The Department for the Economy (DfE) and The Crown Estate announced a statement of intent to establish offshore wind leasing in Northern Ireland in January 2023.

The announcement, made on 16 January 2023, seeks to build on the Northern Ireland Energy Strategy, which establishes a commitment to diversify the renewable generation mix with a commitment to offshore wind forming a part of the future renewable electricity mix.

The Energy Strategy Action Plan 2022, published on 16 January 2022, included Action 14 to “develop an action plan to deliver 1GW of offshore wind from 2030”. However, the recently published 2023 action plan only included one mention of offshore, simply stating that “work also continues” on delivering offshore wind in Northern Ireland.

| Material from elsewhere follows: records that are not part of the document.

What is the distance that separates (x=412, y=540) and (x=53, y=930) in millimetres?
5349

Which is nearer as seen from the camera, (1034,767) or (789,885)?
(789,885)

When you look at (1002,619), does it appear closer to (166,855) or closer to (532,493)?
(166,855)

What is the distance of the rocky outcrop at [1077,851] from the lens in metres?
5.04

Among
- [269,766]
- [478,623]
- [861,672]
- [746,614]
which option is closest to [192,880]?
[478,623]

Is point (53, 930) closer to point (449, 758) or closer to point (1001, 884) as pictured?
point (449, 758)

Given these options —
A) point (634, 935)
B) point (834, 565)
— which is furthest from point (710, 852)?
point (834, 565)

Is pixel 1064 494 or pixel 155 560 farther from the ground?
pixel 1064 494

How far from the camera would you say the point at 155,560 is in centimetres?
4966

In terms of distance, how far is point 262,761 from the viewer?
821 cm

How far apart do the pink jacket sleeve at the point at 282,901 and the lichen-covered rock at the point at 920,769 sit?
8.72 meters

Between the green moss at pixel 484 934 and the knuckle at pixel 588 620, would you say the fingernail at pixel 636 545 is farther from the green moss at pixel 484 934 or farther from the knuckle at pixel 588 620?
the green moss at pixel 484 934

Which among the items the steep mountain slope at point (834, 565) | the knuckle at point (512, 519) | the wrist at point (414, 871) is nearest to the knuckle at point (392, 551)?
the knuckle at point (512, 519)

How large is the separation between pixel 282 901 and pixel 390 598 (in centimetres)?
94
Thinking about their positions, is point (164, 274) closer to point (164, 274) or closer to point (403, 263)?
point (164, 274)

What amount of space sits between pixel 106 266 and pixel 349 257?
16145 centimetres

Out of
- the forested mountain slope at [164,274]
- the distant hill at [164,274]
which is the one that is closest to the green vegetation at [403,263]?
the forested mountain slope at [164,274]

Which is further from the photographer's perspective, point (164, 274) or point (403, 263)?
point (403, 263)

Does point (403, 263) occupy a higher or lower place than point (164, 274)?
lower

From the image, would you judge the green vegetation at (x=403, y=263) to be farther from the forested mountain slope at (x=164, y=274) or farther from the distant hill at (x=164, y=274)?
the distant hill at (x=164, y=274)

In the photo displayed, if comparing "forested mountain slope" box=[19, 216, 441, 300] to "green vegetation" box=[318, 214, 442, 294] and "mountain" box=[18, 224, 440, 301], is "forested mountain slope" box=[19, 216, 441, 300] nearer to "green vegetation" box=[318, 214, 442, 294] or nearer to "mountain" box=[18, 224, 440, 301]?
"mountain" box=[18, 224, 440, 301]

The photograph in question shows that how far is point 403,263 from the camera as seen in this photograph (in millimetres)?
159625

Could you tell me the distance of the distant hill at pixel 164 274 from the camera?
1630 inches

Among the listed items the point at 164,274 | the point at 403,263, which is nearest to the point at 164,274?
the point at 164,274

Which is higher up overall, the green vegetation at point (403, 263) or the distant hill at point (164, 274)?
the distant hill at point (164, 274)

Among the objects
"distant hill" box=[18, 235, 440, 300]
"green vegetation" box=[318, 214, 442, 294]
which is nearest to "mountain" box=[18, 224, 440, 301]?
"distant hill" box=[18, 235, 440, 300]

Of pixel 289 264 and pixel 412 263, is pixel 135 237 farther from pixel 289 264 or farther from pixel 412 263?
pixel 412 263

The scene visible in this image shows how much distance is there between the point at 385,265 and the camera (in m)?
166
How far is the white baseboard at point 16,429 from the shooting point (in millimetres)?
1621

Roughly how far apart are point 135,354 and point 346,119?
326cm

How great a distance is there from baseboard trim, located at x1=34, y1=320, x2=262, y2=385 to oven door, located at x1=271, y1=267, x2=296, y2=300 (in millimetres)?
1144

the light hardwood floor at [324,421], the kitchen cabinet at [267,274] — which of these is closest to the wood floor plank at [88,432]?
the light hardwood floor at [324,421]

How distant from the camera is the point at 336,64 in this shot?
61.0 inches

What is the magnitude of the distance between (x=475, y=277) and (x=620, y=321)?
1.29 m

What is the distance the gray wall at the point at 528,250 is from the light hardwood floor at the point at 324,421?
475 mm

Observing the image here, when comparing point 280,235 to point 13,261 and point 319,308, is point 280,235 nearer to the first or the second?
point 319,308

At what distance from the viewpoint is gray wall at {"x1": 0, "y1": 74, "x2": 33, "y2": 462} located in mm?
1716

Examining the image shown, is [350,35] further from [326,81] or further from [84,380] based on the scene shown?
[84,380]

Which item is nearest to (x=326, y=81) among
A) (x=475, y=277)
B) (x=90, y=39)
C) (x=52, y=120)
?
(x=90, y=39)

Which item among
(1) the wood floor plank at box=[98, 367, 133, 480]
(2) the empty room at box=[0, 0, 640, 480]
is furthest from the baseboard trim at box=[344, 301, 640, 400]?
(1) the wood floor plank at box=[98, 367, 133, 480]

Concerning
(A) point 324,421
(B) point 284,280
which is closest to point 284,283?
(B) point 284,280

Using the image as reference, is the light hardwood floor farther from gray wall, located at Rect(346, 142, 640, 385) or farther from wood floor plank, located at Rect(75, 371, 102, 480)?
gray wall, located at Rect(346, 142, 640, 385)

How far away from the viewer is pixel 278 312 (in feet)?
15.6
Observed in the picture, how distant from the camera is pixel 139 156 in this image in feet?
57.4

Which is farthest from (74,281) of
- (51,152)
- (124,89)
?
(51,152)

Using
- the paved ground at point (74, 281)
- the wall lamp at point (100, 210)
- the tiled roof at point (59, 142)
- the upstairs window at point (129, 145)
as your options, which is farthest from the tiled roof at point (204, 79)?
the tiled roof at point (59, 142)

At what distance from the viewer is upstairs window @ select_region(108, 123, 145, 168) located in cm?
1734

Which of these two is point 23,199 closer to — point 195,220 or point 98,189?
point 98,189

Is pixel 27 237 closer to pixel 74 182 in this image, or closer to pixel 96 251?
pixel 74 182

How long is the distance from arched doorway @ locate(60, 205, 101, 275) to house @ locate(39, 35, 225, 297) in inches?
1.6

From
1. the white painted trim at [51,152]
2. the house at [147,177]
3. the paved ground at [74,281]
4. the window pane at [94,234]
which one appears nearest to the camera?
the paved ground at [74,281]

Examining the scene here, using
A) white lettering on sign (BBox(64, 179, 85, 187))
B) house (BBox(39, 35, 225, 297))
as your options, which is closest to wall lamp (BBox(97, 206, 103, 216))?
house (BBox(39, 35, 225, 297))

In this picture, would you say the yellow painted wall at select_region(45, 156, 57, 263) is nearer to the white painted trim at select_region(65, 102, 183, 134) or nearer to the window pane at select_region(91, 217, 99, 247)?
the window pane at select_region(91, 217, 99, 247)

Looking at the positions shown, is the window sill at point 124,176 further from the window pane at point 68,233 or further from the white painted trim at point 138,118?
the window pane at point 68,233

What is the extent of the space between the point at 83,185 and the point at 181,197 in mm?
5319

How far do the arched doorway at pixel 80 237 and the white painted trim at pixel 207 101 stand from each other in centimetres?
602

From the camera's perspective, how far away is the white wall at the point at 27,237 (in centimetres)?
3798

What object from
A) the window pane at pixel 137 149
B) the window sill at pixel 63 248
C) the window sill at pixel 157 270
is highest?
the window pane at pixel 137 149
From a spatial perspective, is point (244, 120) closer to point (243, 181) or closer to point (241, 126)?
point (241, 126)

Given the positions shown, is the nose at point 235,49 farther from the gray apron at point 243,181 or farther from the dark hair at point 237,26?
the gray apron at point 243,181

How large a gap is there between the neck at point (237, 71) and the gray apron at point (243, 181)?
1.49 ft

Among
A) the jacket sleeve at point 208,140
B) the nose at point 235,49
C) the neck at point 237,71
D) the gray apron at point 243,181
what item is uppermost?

Previously, the direction of offshore renewable energy policy was driven by the Offshore Renewable Energy Strategic Plan 2012-2020. It identified the potential of up to 900MW of offshore wind and 300MW of tidal energy that could be developed in Northern Ireland’s waters.

In 2011, the UK and Irish governments signed a memorandum of understanding which clarified the marine jurisdiction of both states and the waters around Northern Ireland, which led to the announcement of three leases in October 2012.

However, at the end of 2014, it was announced that a £1 billion plan to build up to 120 wind turbines off the coast of Northern Ireland had been abandoned, with the developer blaming delays to new market and incentive arrangements.

In 2019, a Department for the Economy report stated that Northern Ireland’s coastline was not suitable for offshore wind infrastructure development due to likely objections at how they would appear, meaning that Northern Ireland was excluded from the 2019 leasing round by The Crown Estate.

The Department for the Economy stated: “The purpose of this statement of intent is to outline the ways in which the two organisations will work together to enable leasing for offshore wind in the Northern Ireland marine area, in parallel with work to address relevant regulatory and planning challenges in conjunction with other government departments.”

In the Republic of Ireland, the Irish Government announced the provisional results of its first ever offshore wind auction in May 2023. Over 3GW of capacity were procured from four offshore wind projects which will deliver over 12TWh of renewable electricity per year, with an unexpectedly low weighted price of €86.05 MW/h. This is less than the maximum €150 MW/h allowed for in the auction and it is also less than the average current price of wholesale electricity which is around €120 MW/h.

Peter Russell, Director of Electricity and Security of Supply at DfE said: “Our ambition of delivering 1GW of offshore wind energy is Northern Ireland’s most ambitious energy infrastructure plan, with the potential to supply enough energy to power one million homes. The statement of intent is a major milestone for the Department for the Economy and The Crown Estate towards unlocking the potential of the Northern Ireland seabed and achieving the Energy Strategy vision of self-sufficiency in affordable renewable energy.”

Gus Jaspert, Managing Director of Marine at The Crown Estate said: “We are highly committed to working in partnership to sustainably manage the seabed and the natural environment for its many users, and to unlocking its potential to support the transition to a net zero energy future. This statement of intent marks an important step forwards, laying the groundwork for building the right conditions for offshore wind leasing and realising the potential benefits for the people of Northern Ireland – local economic investment, low-carbon electricity, and a more sustainable and secure long-term energy supply.”